▶ GIVEN TEXT

____________________

How accurately a model makes predictions depends on the distribution of the data on which it trains. Since distribution of data deviates over time, it is a good practice to monitor incoming data and after it has deviated substantially, to retrain your model using newer data. You also retrain your model after manually setting sentiment values and negation words, and adding labels to semi-automatic taxonomies. Once you have a feel for how often this is appropriate, you can schedule time intervals at which to retrain your models automatically and filter the data on which to retrain.
Set sentiment and negation words
To submit feedback
You can customize Unsupervised NLU models by setting the sentiment value of specific words and setting negation words that may be specific to your industry.
1. Open a dashboard with a model that you want to train and click the Data tab.
2. Click the tab for the model that uses text to calculate sentiment, e.g. Unsupervised NLU Model, and click a tile that contains text for which you want to provide feedback.

____________________

▶ SUPPLIED ENTRIES

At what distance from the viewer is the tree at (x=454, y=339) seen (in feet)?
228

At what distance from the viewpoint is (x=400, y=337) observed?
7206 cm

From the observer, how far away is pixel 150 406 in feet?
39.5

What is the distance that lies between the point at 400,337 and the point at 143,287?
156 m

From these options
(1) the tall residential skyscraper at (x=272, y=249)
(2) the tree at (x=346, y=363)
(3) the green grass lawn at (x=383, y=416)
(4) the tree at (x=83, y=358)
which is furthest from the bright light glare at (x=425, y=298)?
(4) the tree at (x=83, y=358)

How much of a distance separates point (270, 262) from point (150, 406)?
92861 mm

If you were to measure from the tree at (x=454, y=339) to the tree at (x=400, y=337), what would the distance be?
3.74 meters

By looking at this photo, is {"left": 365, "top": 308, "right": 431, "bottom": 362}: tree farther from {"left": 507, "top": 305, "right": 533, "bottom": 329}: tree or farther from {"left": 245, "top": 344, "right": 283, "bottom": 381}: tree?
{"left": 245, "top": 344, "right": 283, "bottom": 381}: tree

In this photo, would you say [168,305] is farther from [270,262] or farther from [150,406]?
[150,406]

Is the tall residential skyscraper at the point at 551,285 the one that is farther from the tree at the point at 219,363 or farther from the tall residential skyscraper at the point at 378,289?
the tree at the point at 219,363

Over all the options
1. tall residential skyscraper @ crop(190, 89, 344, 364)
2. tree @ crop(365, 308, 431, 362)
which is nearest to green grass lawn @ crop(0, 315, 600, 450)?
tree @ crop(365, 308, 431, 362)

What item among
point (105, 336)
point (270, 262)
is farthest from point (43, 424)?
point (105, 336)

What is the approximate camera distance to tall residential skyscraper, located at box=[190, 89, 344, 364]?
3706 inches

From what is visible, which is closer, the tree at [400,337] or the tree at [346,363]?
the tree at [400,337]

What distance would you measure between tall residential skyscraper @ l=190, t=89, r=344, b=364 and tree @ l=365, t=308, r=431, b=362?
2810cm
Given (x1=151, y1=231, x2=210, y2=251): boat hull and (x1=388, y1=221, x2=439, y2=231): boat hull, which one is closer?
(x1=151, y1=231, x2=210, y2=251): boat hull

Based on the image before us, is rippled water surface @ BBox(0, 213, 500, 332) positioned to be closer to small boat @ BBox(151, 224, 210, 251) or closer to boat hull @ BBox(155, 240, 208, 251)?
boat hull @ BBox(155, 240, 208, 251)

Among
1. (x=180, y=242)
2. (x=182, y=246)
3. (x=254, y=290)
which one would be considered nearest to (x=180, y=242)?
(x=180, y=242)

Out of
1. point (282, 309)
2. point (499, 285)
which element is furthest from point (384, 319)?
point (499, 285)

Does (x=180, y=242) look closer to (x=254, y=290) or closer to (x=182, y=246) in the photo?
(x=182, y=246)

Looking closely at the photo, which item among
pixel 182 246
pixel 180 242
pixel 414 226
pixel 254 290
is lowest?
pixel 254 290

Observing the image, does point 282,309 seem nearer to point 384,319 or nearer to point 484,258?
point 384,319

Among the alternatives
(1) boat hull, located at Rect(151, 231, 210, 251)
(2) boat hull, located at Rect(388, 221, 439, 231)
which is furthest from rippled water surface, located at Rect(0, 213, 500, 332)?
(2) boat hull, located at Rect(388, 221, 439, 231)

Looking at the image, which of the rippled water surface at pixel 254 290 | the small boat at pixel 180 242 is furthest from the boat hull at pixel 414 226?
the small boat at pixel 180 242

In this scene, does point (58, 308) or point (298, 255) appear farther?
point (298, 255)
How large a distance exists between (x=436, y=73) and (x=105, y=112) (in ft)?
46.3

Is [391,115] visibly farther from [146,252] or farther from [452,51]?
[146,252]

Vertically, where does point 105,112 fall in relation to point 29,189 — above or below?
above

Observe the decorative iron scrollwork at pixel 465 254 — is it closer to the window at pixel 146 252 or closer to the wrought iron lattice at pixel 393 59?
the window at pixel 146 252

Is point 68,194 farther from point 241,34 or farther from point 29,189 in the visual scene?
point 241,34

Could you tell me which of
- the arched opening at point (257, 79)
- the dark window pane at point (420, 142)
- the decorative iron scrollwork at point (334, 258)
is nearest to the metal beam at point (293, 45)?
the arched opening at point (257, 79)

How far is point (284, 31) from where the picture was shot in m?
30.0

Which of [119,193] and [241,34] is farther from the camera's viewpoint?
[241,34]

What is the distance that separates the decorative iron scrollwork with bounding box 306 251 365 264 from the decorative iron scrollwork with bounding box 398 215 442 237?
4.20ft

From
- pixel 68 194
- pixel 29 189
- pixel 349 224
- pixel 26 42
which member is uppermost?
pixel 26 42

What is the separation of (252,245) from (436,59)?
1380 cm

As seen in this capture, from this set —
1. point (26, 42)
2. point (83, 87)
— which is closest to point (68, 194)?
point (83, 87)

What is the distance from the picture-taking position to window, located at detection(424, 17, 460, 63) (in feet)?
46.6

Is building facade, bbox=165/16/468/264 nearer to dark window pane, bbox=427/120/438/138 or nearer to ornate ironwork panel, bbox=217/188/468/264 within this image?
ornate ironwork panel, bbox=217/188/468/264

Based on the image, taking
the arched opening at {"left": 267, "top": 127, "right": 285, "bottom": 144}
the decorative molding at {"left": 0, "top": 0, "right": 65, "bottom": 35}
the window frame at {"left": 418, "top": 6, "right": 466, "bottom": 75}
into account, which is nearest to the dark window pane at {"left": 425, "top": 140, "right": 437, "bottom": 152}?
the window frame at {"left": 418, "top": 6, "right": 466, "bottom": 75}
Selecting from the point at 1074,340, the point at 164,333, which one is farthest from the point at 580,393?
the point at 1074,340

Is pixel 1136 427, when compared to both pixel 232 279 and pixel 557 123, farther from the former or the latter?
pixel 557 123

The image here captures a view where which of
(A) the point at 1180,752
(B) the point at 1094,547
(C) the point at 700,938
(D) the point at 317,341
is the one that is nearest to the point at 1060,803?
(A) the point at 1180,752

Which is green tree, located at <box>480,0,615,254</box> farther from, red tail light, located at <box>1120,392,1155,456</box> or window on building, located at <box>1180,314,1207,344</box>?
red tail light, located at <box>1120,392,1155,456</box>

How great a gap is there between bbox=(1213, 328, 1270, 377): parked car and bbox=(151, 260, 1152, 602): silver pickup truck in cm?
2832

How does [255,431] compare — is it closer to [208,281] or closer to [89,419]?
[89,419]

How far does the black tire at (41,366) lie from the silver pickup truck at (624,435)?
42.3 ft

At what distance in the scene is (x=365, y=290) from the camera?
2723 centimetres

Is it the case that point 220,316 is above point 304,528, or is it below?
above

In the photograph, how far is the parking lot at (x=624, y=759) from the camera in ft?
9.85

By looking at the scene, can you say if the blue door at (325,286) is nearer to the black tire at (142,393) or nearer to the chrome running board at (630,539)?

____________________

▶ CHALLENGE 1
In the passage on retraining models above, what are all the occasions after which it says to retrain your model?
▶ CHALLENGE 2
Could you write the next part of the passage on retraining models, picking up after its final numbered step?

▶ TASK RESPONSE 1
- After the incoming data has deviated substantially
- After manually setting sentiment values and negation words
- After adding labels to semi-automatic taxonomies

▶ TASK RESPONSE 2
3. In the Document Detail dialog that appears, you can see all of the information for the selected record. In the Sentiment Explanation box, select a word or phrase on which to provide feedback, then right-click and select Set sentiment value or (when selecting a single word) Set as negation word.
4. If you select Set as negation word, the word is set immediately with no further interaction. If you select Set sentiment value, the Set Sentiment dialog appears where you can set a sentiment value between -5 and 5, where values from 0 to 1 are neutral, and then click Add.
5. When you have finished providing feedback on one tile, click the arrow to the right to proceed to the next.
Schedule retraining
Why retrain?
When new data is added to a stream, the new data is automatically analyzed using all of the models that are attached to the stream.
For example, if you apply an Unsupervised NLU model to a stream of 1,000 documents, the model first trains using the 1,000 documents, generates a topic model, and then applies the topic model to the 1,000 documents, assigning topics to each document based on the text. If you add another 1,000 documents to this stream, it re-uses the existing topic model, putting the 1,000 new documents into the existing topics, preserving consistent topic numbers.
As you add more and more data to the stream, the original topics may no longer be characteristic of the data. If you want to take all of the existing data into consideration, you can do so by retraining the model. When you retrain a model, it happens in place so that the visualizations remain populated while the data updates.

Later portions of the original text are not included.